| Instruction a |
Extract every line of the entries that contains the word "farther".

START Quoted passage

Partial Derivatives

The derivative of a function $y = f(x)$ tells us about the rate of change of f. If $z = f(x, y)$ is a function with 2 inputs and 1 output, what does "rate of change" mean?

The graph of $z = f(x, y)$ is a surface in 3 dimensions. Imagine standing somewhere on the surface. How steep is the surface there?

A little thought shows that the question is ambiguous. For example, if you're standing on the side of a hill, the slope is steep in the uphill and downhill directions. On the other hand, the slope is gentle if you walk along the side of the hill at a constant altitude.

You can see that in order to discuss the rate of change of a function of several variables, you need to specify the direction in which the change occurs. This may seem to be a complicated proposition. At a given point $(x, y)$ , you can move in infinitely many directions.

For simplicity, suppose I'll consider changes in the x- and y-directions first. If you're at the point $(x, y)$ and you move in the x-direction by a small amount h, you wind up at the point $(x
   + h, y)$ . The change in f is

$$\Delta f = f(x + h, y) - f(x, y).$$

The average rate of change is

$$\dfrac{f(x + h, y) - f(x, y)}{h}.$$

As usual, you can take the limit as $h \to 0$ to obtain the instantaneous rate of change:

$$\pder f x = \lim_{h \to 0} \dfrac{f(x + h, y) - f(x, y)}{h}.$$

This is the partial derivative of f with respect to x; notice that the notation $\pder f x$ is a little different than the $\der y
   x$ notation for ordinary derivatives. Likewise, the partial derivative of f with respect to y is

$$\pder f y = \lim_{h \to 0} \dfrac{f(x, y + h) - f(x, y)}{h}.$$

It measures the rate at which f changes as y changes.

Subscripts can also be used to denote partial derivatives. Thus,

$$f_x \quad\hbox{means}\quad \pder f x \quad\hbox{and}\quad f_y \quad\hbox{means}\quad \pder f y.$$

To see what partial derivatives mean pictorially, consider the graph of a surface $z = f(x, y)$ :

$$\hbox{\epsfysize=1.75 in \epsffile{partial-derivatives-1.eps}}$$

The partial derivatives of f at a point on the surface are the rates of change of f in the x- and y-directions. Draw curves through the point in the x- and y-directions. Then $\pder f x$ and $\pder
   f y$ are just the slopes of these curves at the point.

$$\hbox{\epsfysize=1.75 in \epsffile{partial-derivatives-2.eps}}$$

Notice that in computing these partial derivatives, you change one variable at a time, holding the other constant. This is the key to computing partial derivatives: You differentiate as usual with respect to one variable at a time, holding the others constant.

Example. Compute the partial derivatives of $z = f(x, y) = x e^{xy}$ .

END Quoted passage
START Record list

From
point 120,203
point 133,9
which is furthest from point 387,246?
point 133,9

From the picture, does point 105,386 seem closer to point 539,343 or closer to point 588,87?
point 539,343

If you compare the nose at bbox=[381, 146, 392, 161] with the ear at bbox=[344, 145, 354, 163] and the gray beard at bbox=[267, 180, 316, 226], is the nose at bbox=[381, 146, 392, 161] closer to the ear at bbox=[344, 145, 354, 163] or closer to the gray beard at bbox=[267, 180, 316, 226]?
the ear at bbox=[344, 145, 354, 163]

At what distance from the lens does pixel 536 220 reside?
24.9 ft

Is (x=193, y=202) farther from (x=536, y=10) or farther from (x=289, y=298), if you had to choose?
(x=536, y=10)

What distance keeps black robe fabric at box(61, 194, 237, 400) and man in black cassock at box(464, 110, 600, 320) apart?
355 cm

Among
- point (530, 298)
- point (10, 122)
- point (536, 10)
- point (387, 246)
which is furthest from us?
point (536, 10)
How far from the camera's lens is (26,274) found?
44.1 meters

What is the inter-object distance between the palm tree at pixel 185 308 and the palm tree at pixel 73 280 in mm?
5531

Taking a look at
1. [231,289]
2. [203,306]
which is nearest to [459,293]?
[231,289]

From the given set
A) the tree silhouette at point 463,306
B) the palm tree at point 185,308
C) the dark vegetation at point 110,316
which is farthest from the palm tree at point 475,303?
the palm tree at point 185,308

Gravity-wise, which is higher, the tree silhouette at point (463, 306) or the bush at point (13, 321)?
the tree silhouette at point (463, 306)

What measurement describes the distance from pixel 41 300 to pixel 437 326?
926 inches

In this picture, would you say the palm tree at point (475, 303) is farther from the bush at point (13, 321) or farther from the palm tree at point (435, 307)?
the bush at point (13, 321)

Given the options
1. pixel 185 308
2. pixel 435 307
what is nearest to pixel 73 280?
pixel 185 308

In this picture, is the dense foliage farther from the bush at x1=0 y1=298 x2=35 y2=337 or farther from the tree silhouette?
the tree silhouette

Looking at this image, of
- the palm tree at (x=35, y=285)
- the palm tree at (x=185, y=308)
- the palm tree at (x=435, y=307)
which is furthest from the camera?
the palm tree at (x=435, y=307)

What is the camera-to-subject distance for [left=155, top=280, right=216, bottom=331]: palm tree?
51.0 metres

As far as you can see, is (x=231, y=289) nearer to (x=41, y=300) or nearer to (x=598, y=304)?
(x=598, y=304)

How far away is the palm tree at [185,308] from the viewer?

END Record list

| Instruction b |
List every notation the partial derivatives page gives for a partial derivative of f.

| Exercise result a |
Is (x=193, y=202) farther from (x=536, y=10) or farther from (x=289, y=298), if you had to choose?
In this picture, would you say the palm tree at point (475, 303) is farther from the bush at point (13, 321) or farther from the palm tree at point (435, 307)?
In this picture, is the dense foliage farther from the bush at x1=0 y1=298 x2=35 y2=337 or farther from the tree silhouette?

| Exercise result b |
∂f/∂x, ∂f/∂y, f_x, f_y